TEXTAUSZUG »
◆ ◆ ◆ ◆ ◆ ◆ ◆

Eine feiernde Menge im roten Schummerlicht.

Feiern können sie im Hafenklang schon lange gut Foto: Hafenklang

Das Hafenklang nahe dem Hamburger Fischmarkt ist kein Club, in den man sich sofort verliebt. Der schmucklose Saal für etwa 200 Besucher sieht aus wie ein überdimensionierter Abstellraum, in dem ewige Dunkelheit herrscht. Ist ein Konzert ausverkauft, kann es passieren, dass man direkt hinter einem Pfeiler stehen muss und nur den Bassisten sieht. An den wenigen warmen Sommertagen ist es drinnen oft unfassbar heiß.

Aber jedem Besucher, der Widerspenstigkeit, Vielfalt und Do-it-yourself-Kultur schätzt, wächst der Laden schnell ans Herz – mitsamt den trockenen Sprüchen der Tresenleute, der Spendendose für soziale Projekte, den moderaten Eintrittspreisen und dem verlässlich guten Programm.

Mehrfach bekam das Hafenklang Preise, just im Januar den von der Kulturbehörde unterstützten Hamburger Club Award in der Kategorie „Bester Liveclub“. In diesem Jahr feiert man hier 20-jähriges Bestehen. Im Zentrum der Festivitäten steht am 5. und 6. August ein Open-Air-Festival mit Bernd Begemann, Trouble Orchestra und vielen anderen.

Partys gegen den Abriss

Dabei mutet es auf den ersten Blick erstaunlich an, dass es den Club überhaupt gibt. Er liegt in einem Viertel des Stadtteils Altona, das in den vergangenen 15 Jahren massiv aufgewertet wurde – Hummerrestaurant statt Straßenstrich. Daran ist nicht alles schlecht, aber häufig verschwinden Störfaktoren wie ein mit Plakaten, Tags und Aufklebern verzierter Musikschuppen im Laufe solcher Prozesse aus dem Stadtbild.

Die Besonderheit des Hafenklangs: Der Club ist überhaupt erst während einer Auseinandersetzung über die Zukunft des Viertels entstanden. 1996 wollte ein Immobilienunternehmen dort ein 1860 fertiggestelltes Haus abreißen und ein Hotel errichten. Im ersten Stock, in dem sich heute mit dem Goldenen Salon der viel schönere, kleinere Saal des Clubs befindet, lebte aber eine politisch engagierte Wohngemeinschaft, die sich mit dem Abriss nicht abfinden wollte. Um auf das Thema aufmerksam zu machen, organisierte sie in den bereits leeren Parterreräumen Konzerte und Partys. Die Geburtsstunde des Hafenklangs.

◆ ◆ ◆ ◆ ◆ ◆ ◆

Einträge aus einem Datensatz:
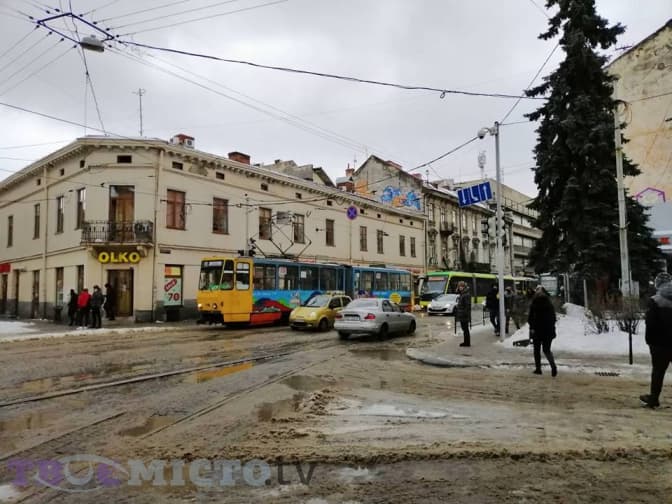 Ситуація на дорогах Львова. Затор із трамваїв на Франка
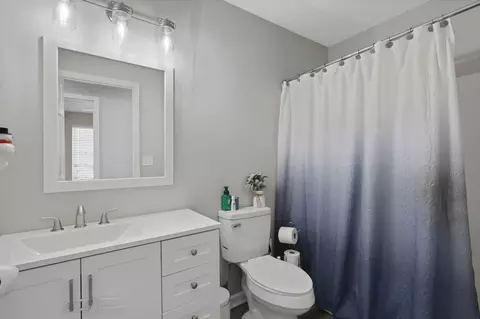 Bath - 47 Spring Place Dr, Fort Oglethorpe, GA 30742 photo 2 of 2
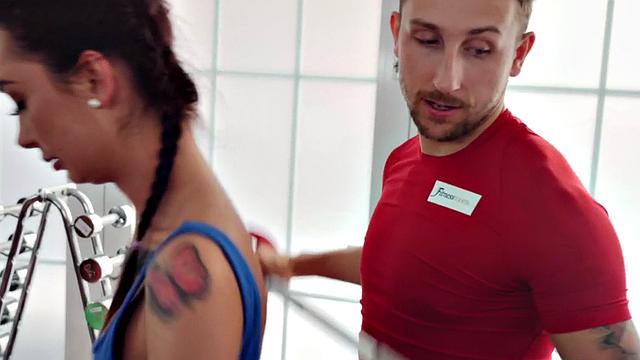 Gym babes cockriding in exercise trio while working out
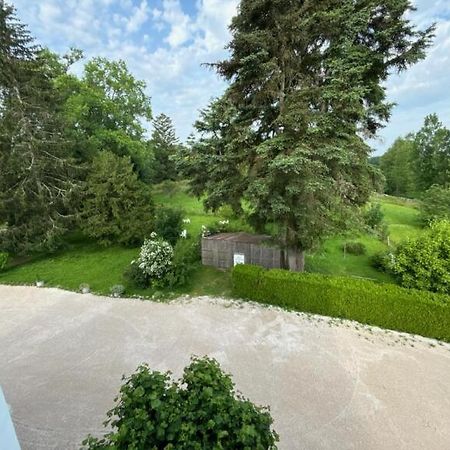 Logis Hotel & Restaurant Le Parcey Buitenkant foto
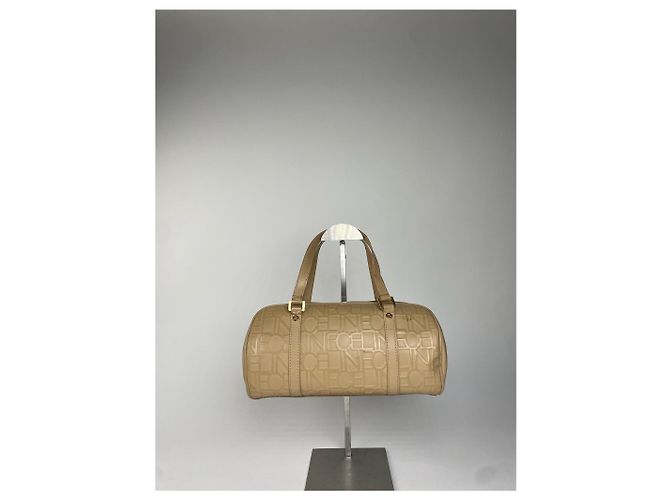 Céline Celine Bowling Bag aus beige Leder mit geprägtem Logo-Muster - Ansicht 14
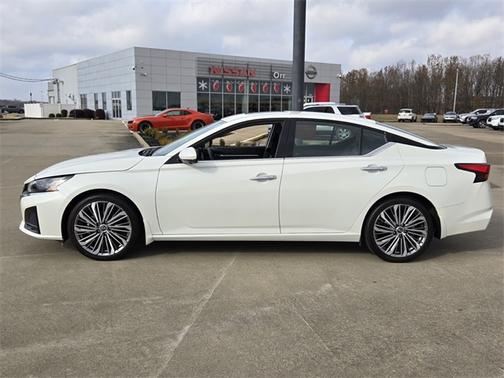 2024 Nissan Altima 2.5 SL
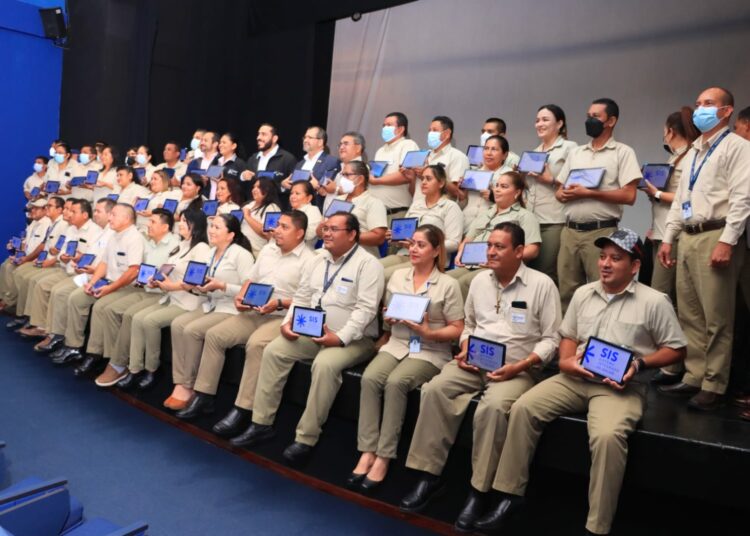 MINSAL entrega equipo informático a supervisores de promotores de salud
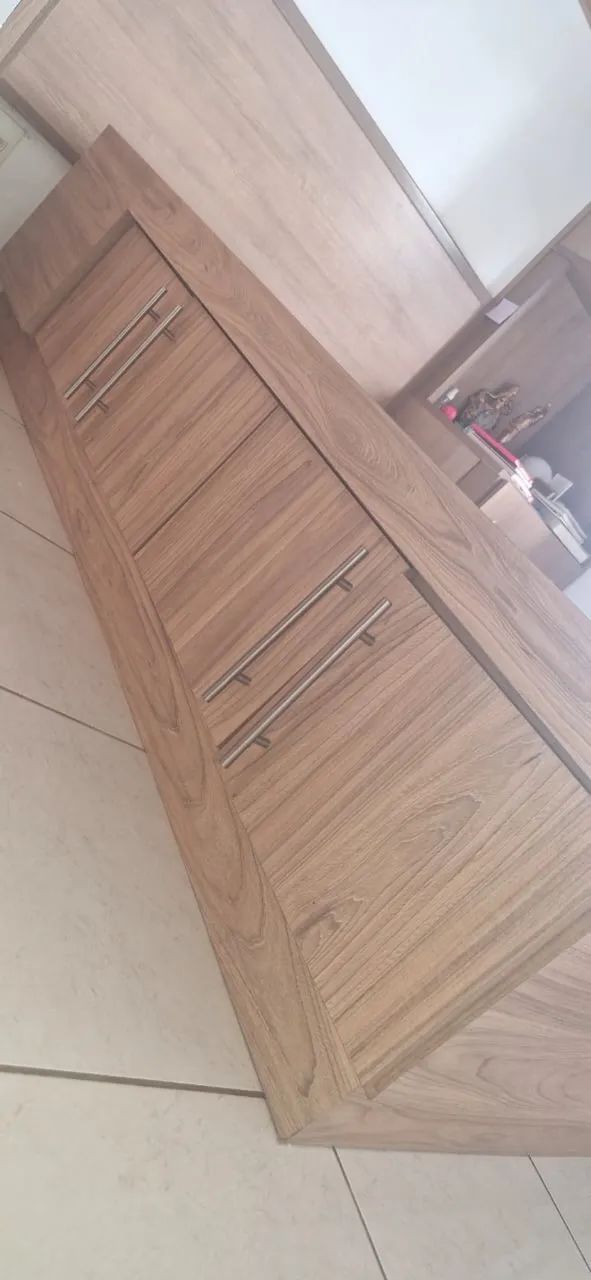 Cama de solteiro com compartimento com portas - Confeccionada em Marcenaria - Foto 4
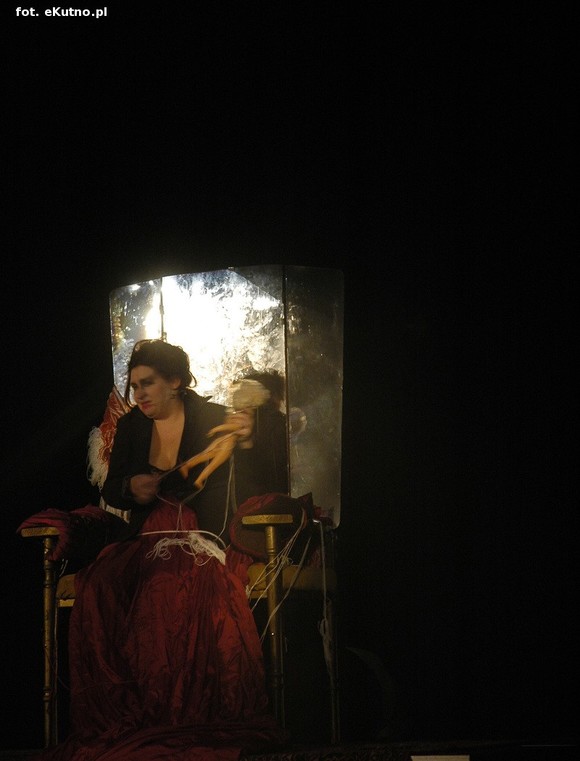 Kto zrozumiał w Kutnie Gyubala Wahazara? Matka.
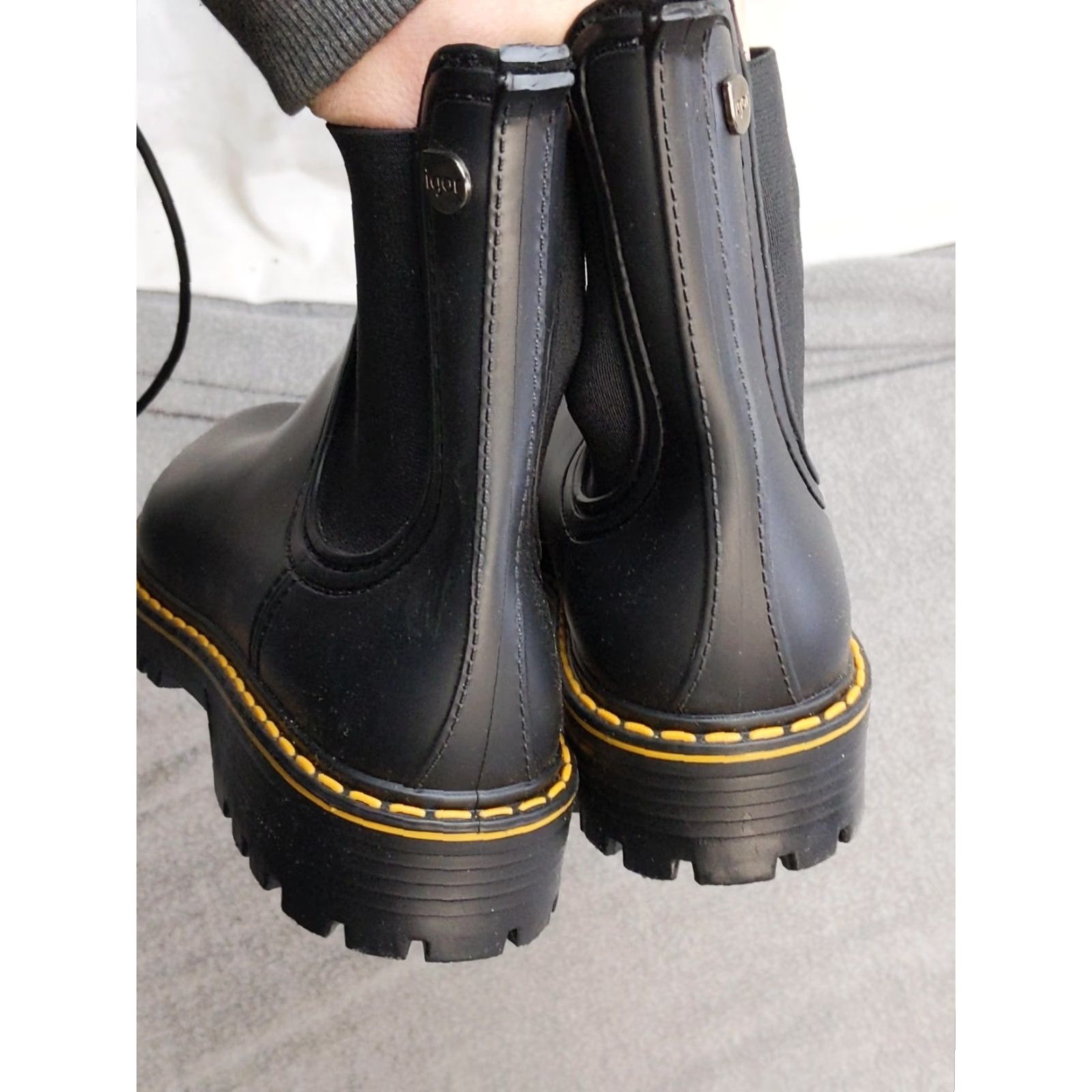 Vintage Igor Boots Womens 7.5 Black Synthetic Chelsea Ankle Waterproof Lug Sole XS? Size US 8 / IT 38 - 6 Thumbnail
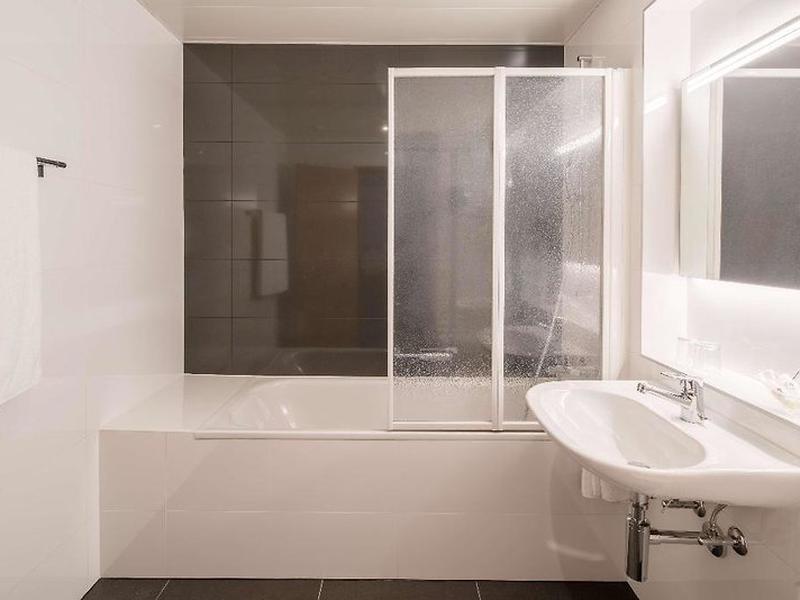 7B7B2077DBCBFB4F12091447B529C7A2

◆ ◆ ◆ ◆ ◆ ◆ ◆

DEINE AUFGABEN »
A) Überarbeite den Text über das Hafenklang von „Dabei mutet es“ bis einschließlich „aus dem Stadtbild.“. Schreibe die Stelle neu und setze dabei „Konzertsaal“ anstelle von „Musikschuppen“ ein.
B) Beantworte zum Text über das Hafenklang diese Fragen:
(i) Für etwa wie viele Besucher ist der Saal ausgelegt?
(ii) An welchen Tagen findet das Open-Air-Festival statt?
(iii) In welchem Jahr wollte ein Immobilienunternehmen das Haus abreißen?
C) Schreibe den Text über das Hafenklang nach seinem letzten Satz weiter.

LÖSUNGEN »
A)
Dabei mutet es auf den ersten Blick erstaunlich an, dass es den Club überhaupt gibt. Er liegt in einem Viertel des Stadtteils Altona, das in den vergangenen 15 Jahren massiv aufgewertet wurde – Hummerrestaurant statt Straßenstrich. Daran ist nicht alles schlecht, aber häufig verschwinden Störfaktoren wie ein mit Plakaten, Tags und Aufklebern verzierter Konzertsaal im Laufe solcher Prozesse aus dem Stadtbild.

B)
(i) Für etwa 200 Besucher.
(ii) Am 5. und 6. August.
(iii) 1996.

C)
Das Gebäude besaß schon damals wegen des dort ansässigen, gleichnamigen Studios eine gewisse Bekanntheit, dort nahmen etwa Einstürzende Neubauten früher Alben auf. Auch Hamburger Künstler unterstützten den Erhalt. „Es wurde eine große kritische Öffentlichkeit geschaffen, die das Immobilienunternehmen nicht gebrauchen konnte“, sagt Thomas Lengefeld, seit Langem Geschäftsführer. „Kurz vorher gab es bei drei großen Projekten dieser Firma in der Stadt Gegenwind und negative Presse. Das wollten die Verantwortlichen hier vermeiden und waren angesichts der erfolgreichen Mobilisierung irgendwann gesprächsbereit.“

Protest, Beharrlichkeit und Verhandlungsgeschick haben sich ausgezahlt

Ein charaktervolles Haus

Die Hafenklang-Aktivisten setzten sich mit den Investoren an einen Tisch, suchten sich einen Anwalt und einen Architekten, entwarfen Pläne für die Zukunft des Hauses. Es hatte sich bei ihnen der Wunsch entwickelt, in dem Haus dauerhaft einen Club zu etablieren.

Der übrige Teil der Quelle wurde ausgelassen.